[Spatial questions linked to pictures]
--- Start ---
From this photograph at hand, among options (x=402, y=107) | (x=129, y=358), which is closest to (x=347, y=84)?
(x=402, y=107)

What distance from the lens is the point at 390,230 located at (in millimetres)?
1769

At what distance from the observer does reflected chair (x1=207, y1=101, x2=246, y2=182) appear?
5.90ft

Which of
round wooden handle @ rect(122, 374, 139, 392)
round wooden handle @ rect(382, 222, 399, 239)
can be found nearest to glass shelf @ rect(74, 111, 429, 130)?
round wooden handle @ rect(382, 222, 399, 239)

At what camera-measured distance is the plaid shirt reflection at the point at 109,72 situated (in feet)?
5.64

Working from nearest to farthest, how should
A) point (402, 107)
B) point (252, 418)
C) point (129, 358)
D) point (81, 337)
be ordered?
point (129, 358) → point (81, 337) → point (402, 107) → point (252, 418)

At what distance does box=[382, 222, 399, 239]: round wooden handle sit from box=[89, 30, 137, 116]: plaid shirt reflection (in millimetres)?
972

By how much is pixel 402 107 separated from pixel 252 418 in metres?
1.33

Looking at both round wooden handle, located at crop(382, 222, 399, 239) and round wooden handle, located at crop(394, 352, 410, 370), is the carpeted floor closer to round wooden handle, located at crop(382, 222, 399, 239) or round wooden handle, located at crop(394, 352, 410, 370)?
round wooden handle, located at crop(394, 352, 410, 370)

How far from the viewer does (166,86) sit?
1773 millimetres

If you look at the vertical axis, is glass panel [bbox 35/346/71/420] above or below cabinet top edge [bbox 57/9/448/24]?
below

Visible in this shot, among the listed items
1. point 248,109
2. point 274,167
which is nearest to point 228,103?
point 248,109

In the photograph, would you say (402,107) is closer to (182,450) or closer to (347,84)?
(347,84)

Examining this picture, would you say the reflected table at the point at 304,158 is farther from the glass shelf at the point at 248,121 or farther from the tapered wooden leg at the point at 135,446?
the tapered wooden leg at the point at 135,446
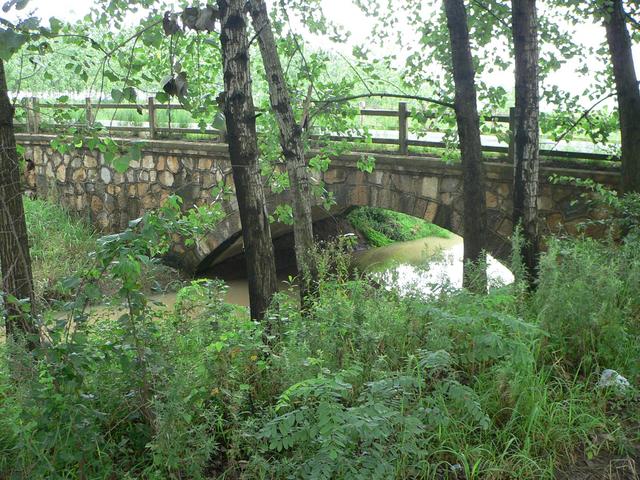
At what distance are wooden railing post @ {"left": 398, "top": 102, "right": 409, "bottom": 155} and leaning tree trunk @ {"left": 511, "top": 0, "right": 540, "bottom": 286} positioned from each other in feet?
10.8

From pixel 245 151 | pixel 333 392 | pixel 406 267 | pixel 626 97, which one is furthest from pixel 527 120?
pixel 406 267

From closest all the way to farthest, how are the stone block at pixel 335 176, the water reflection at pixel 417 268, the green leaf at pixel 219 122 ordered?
the green leaf at pixel 219 122 < the water reflection at pixel 417 268 < the stone block at pixel 335 176

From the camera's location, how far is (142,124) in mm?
14109

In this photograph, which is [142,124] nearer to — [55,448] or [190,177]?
[190,177]

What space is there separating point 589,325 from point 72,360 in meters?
2.50

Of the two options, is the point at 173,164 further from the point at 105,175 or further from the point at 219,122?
the point at 219,122

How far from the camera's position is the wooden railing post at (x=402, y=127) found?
8945 mm

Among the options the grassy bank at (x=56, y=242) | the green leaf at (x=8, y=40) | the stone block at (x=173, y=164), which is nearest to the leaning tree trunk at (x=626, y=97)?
the green leaf at (x=8, y=40)

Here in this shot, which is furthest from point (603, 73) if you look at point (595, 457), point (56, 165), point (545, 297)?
point (56, 165)

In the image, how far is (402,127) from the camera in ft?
29.6

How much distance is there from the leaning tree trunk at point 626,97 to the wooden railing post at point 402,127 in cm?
294

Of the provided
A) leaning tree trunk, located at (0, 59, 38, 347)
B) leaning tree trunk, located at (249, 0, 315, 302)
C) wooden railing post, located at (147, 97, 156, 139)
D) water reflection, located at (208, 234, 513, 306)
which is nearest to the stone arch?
water reflection, located at (208, 234, 513, 306)

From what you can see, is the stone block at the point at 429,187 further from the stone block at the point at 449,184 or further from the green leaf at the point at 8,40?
the green leaf at the point at 8,40

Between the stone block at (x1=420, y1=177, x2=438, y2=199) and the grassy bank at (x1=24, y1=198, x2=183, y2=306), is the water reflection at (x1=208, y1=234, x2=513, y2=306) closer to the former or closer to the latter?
the stone block at (x1=420, y1=177, x2=438, y2=199)
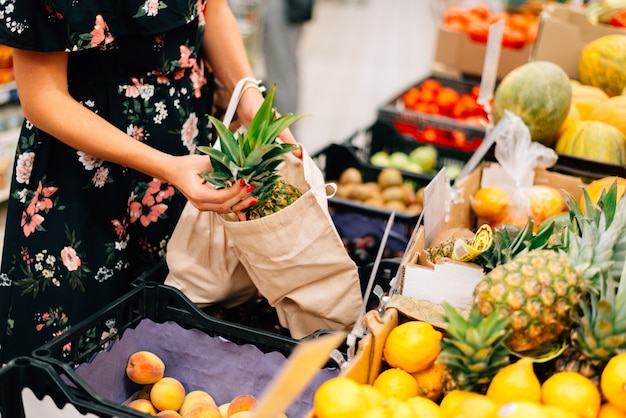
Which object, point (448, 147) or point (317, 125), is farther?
point (317, 125)

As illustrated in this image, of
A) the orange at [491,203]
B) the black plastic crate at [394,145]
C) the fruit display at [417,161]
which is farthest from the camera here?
the black plastic crate at [394,145]

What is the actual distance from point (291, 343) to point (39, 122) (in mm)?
710

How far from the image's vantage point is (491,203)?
1.90 meters

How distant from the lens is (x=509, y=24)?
4.20 metres

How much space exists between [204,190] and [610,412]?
0.82 metres

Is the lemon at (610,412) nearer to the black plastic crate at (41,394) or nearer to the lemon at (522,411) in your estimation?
the lemon at (522,411)

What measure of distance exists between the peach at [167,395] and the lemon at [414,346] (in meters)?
0.44

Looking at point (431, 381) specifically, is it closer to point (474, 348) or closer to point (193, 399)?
point (474, 348)

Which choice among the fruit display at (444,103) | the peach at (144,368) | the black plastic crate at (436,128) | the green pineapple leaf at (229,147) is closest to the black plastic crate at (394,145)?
the black plastic crate at (436,128)

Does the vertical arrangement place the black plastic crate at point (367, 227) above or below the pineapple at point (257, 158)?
below

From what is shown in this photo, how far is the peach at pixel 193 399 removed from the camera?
1.35 meters

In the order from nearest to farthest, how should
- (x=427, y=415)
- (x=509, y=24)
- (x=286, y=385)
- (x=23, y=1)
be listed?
(x=286, y=385)
(x=427, y=415)
(x=23, y=1)
(x=509, y=24)

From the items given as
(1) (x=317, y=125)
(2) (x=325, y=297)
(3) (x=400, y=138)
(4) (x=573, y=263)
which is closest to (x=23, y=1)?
(2) (x=325, y=297)

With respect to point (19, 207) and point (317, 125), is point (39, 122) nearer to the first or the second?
point (19, 207)
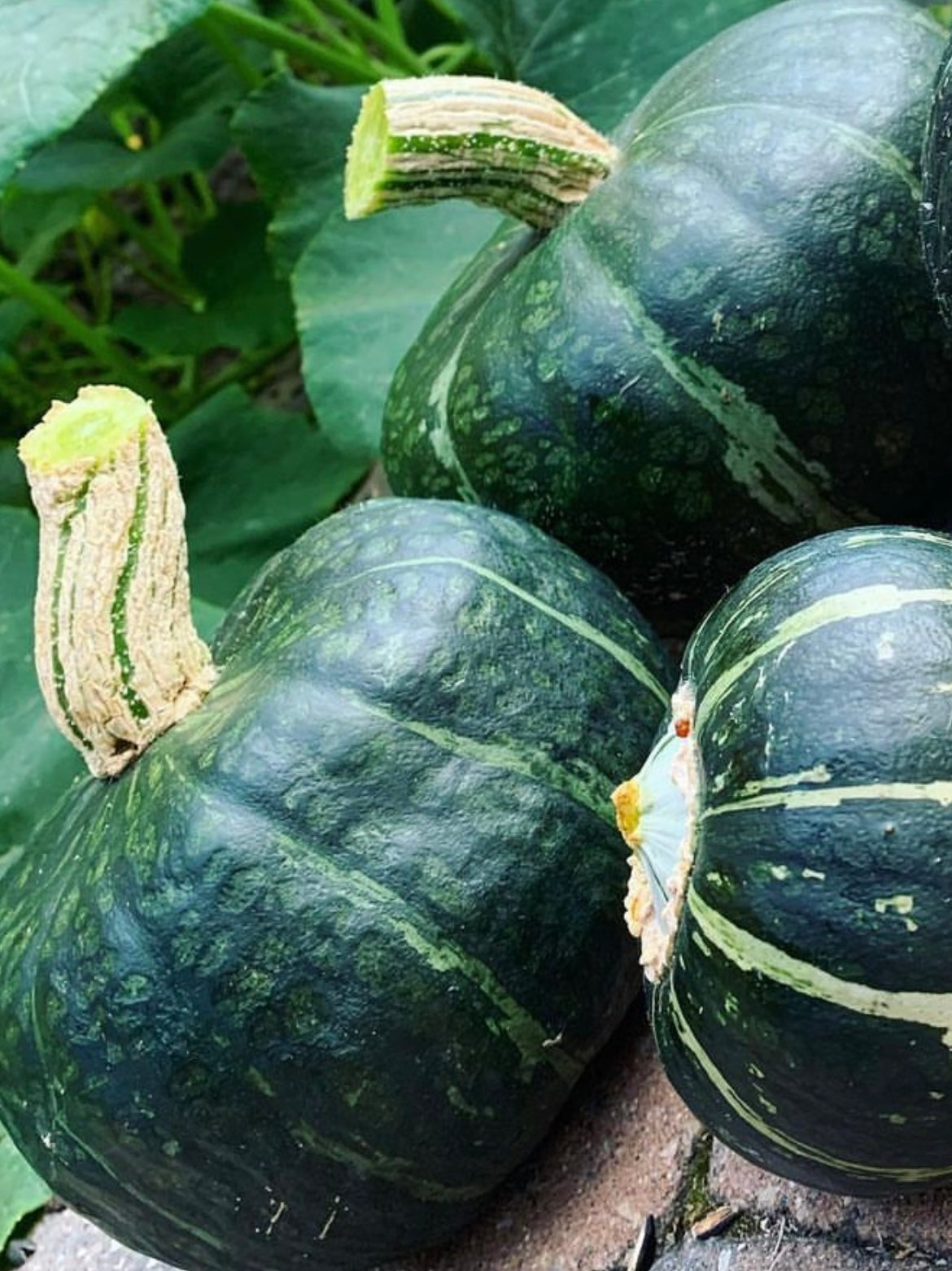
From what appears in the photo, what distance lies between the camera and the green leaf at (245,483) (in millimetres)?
2396

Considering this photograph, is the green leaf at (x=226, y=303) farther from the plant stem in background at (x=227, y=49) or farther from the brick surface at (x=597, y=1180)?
the brick surface at (x=597, y=1180)

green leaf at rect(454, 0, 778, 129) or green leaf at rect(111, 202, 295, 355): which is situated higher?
green leaf at rect(454, 0, 778, 129)

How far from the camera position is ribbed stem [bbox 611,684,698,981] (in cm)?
117

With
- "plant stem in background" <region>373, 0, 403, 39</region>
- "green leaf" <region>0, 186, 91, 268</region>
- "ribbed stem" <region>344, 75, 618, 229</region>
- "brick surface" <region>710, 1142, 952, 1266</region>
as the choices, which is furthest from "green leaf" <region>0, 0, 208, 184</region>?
"brick surface" <region>710, 1142, 952, 1266</region>

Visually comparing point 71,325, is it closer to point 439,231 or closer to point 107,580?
point 439,231

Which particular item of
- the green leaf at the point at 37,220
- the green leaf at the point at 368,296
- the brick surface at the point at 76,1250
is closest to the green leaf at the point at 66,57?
the green leaf at the point at 368,296

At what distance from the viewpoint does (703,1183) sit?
1403mm

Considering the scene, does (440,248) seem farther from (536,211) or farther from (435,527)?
(435,527)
--- End ---
### Request
Can you write out the whole listing again, substituting "glass ledge" for every "glass shelf" and changing nothing else? Leave the pictures out of your answer.

### Reply
From this photograph at hand, among options (x=402, y=107) | (x=129, y=358), which is closest to (x=347, y=84)?
(x=402, y=107)

What distance from the lens is the point at 390,230 located at (in millimetres)?
1769

At what distance from the observer does reflected chair (x1=207, y1=101, x2=246, y2=182) appear?
5.90ft

Which of
round wooden handle @ rect(122, 374, 139, 392)
round wooden handle @ rect(382, 222, 399, 239)
can be found nearest to glass ledge @ rect(74, 111, 429, 130)?
round wooden handle @ rect(382, 222, 399, 239)

At what camera-measured distance is the plaid shirt reflection at the point at 109,72 situated (in feet)?
5.64

Working from nearest to farthest, how should
A) point (402, 107)
B) point (252, 418)
C) point (129, 358)
D) point (81, 337)
be ordered?
point (129, 358) → point (81, 337) → point (402, 107) → point (252, 418)

At what distance does box=[382, 222, 399, 239]: round wooden handle sit from box=[89, 30, 137, 116]: plaid shirt reflection (in millimetres)?
972

By how much is pixel 402 107 separated from pixel 252 418 in metres?
1.33

Looking at both round wooden handle, located at crop(382, 222, 399, 239) and round wooden handle, located at crop(394, 352, 410, 370), is the carpeted floor closer to round wooden handle, located at crop(382, 222, 399, 239) or round wooden handle, located at crop(394, 352, 410, 370)?
round wooden handle, located at crop(394, 352, 410, 370)

How far from the viewer does (166,86) sit?
1773 millimetres

If you look at the vertical axis, is glass panel [bbox 35/346/71/420] above or below cabinet top edge [bbox 57/9/448/24]?
below

Visible in this shot, among the listed items
1. point 248,109
2. point 274,167
which is nearest to point 228,103?
point 248,109

In the photograph, would you say (402,107) is closer to (182,450) or closer to (347,84)?
(347,84)

Examining this picture, would you say the reflected table at the point at 304,158 is farther from the glass ledge at the point at 248,121 or farther from the tapered wooden leg at the point at 135,446?
the tapered wooden leg at the point at 135,446
At what distance are wooden railing post @ {"left": 398, "top": 102, "right": 409, "bottom": 155} and leaning tree trunk @ {"left": 511, "top": 0, "right": 540, "bottom": 286} positioned from each other in feet?
10.8

From pixel 245 151 | pixel 333 392 | pixel 406 267 | pixel 626 97, which one is furthest from pixel 527 120?
pixel 406 267

From closest all the way to farthest, how are the stone block at pixel 335 176, the water reflection at pixel 417 268, the green leaf at pixel 219 122 ordered?
the green leaf at pixel 219 122 < the water reflection at pixel 417 268 < the stone block at pixel 335 176

From the camera's location, how far is (142,124) in mm?
14109

In this photograph, which is [142,124] nearer to — [55,448] or [190,177]?
[190,177]

What space is there separating point 589,325 from point 72,360 in meters?
2.50

Of the two options, is the point at 173,164 further from the point at 105,175 or further from the point at 219,122?
the point at 219,122

How far from the camera's position is the wooden railing post at (x=402, y=127) found?
8945 mm

Among the options the grassy bank at (x=56, y=242) | the green leaf at (x=8, y=40) | the stone block at (x=173, y=164), which is nearest to the leaning tree trunk at (x=626, y=97)?
the green leaf at (x=8, y=40)

Here in this shot, which is furthest from point (603, 73) if you look at point (595, 457), point (56, 165), point (545, 297)?
point (56, 165)

In the image, how far is (402,127) from the camera in ft?
29.6

How much distance is there from the leaning tree trunk at point 626,97 to the wooden railing post at point 402,127 in cm?
294

Of the provided
A) leaning tree trunk, located at (0, 59, 38, 347)
B) leaning tree trunk, located at (249, 0, 315, 302)
C) wooden railing post, located at (147, 97, 156, 139)
D) water reflection, located at (208, 234, 513, 306)
which is nearest to the stone arch?
water reflection, located at (208, 234, 513, 306)

From what you can see, is the stone block at the point at 429,187 further from the stone block at the point at 449,184 or further from the green leaf at the point at 8,40?
the green leaf at the point at 8,40

Between the stone block at (x1=420, y1=177, x2=438, y2=199) and the grassy bank at (x1=24, y1=198, x2=183, y2=306), is the water reflection at (x1=208, y1=234, x2=513, y2=306) closer to the former or closer to the latter?
the stone block at (x1=420, y1=177, x2=438, y2=199)
Which object, point (448, 147) or point (317, 125), is farther?
point (317, 125)

As illustrated in this image, of
A) the orange at [491,203]
B) the black plastic crate at [394,145]
C) the fruit display at [417,161]
which is farthest from the camera here?
the black plastic crate at [394,145]

What is the actual distance from point (291, 343) to point (39, 122) (in mm)?
710

How far from the image's vantage point is (491,203)?
1.90 meters

How distant from the lens is (x=509, y=24)?
4.20 metres

How much space exists between [204,190] and [610,412]?
0.82 metres

Is the lemon at (610,412) nearer to the black plastic crate at (41,394) or nearer to the lemon at (522,411) in your estimation?
the lemon at (522,411)

What measure of distance exists between the peach at [167,395] and the lemon at [414,346] (in meters)?
0.44

Looking at point (431, 381) specifically, is it closer to point (474, 348) or closer to point (193, 399)?
point (474, 348)

Which choice among the fruit display at (444,103) | the peach at (144,368) | the black plastic crate at (436,128) | the green pineapple leaf at (229,147) is closest to the black plastic crate at (394,145)?
the black plastic crate at (436,128)

Does the vertical arrangement place the black plastic crate at point (367, 227) above or below the pineapple at point (257, 158)?
below

From what is shown in this photo, how far is the peach at pixel 193 399 removed from the camera?
1.35 meters

In the order from nearest to farthest, how should
- (x=427, y=415)
- (x=509, y=24)
- (x=286, y=385)
- (x=23, y=1)
be listed?
(x=286, y=385)
(x=427, y=415)
(x=23, y=1)
(x=509, y=24)

From the items given as
(1) (x=317, y=125)
(2) (x=325, y=297)
(3) (x=400, y=138)
(4) (x=573, y=263)
which is closest to (x=23, y=1)?
(2) (x=325, y=297)

With respect to point (19, 207) and point (317, 125), is point (39, 122) nearer to the first or the second?
point (19, 207)
From what appears in the photo, what distance lies between the camera and the green leaf at (245,483) (in millimetres)?
2396

Considering this photograph, is the green leaf at (x=226, y=303) farther from the plant stem in background at (x=227, y=49) or farther from the brick surface at (x=597, y=1180)?
the brick surface at (x=597, y=1180)

green leaf at rect(454, 0, 778, 129) or green leaf at rect(111, 202, 295, 355): which is situated higher?
green leaf at rect(454, 0, 778, 129)

How far from the camera position is ribbed stem [bbox 611,684,698,981] (in cm)?
117

With
- "plant stem in background" <region>373, 0, 403, 39</region>
- "green leaf" <region>0, 186, 91, 268</region>
- "ribbed stem" <region>344, 75, 618, 229</region>
- "brick surface" <region>710, 1142, 952, 1266</region>
as the choices, which is furthest from "green leaf" <region>0, 0, 208, 184</region>?
"brick surface" <region>710, 1142, 952, 1266</region>

Visually comparing point 71,325, is it closer to point 439,231 or closer to point 107,580?
point 439,231

Which particular item of
- the green leaf at the point at 37,220
- the green leaf at the point at 368,296
- the brick surface at the point at 76,1250
is closest to the green leaf at the point at 66,57?
the green leaf at the point at 368,296

At what distance from the viewpoint does (703,1183) sit?
1403mm

Considering the scene, does (440,248) seem farther from (536,211) or farther from (435,527)?
(435,527)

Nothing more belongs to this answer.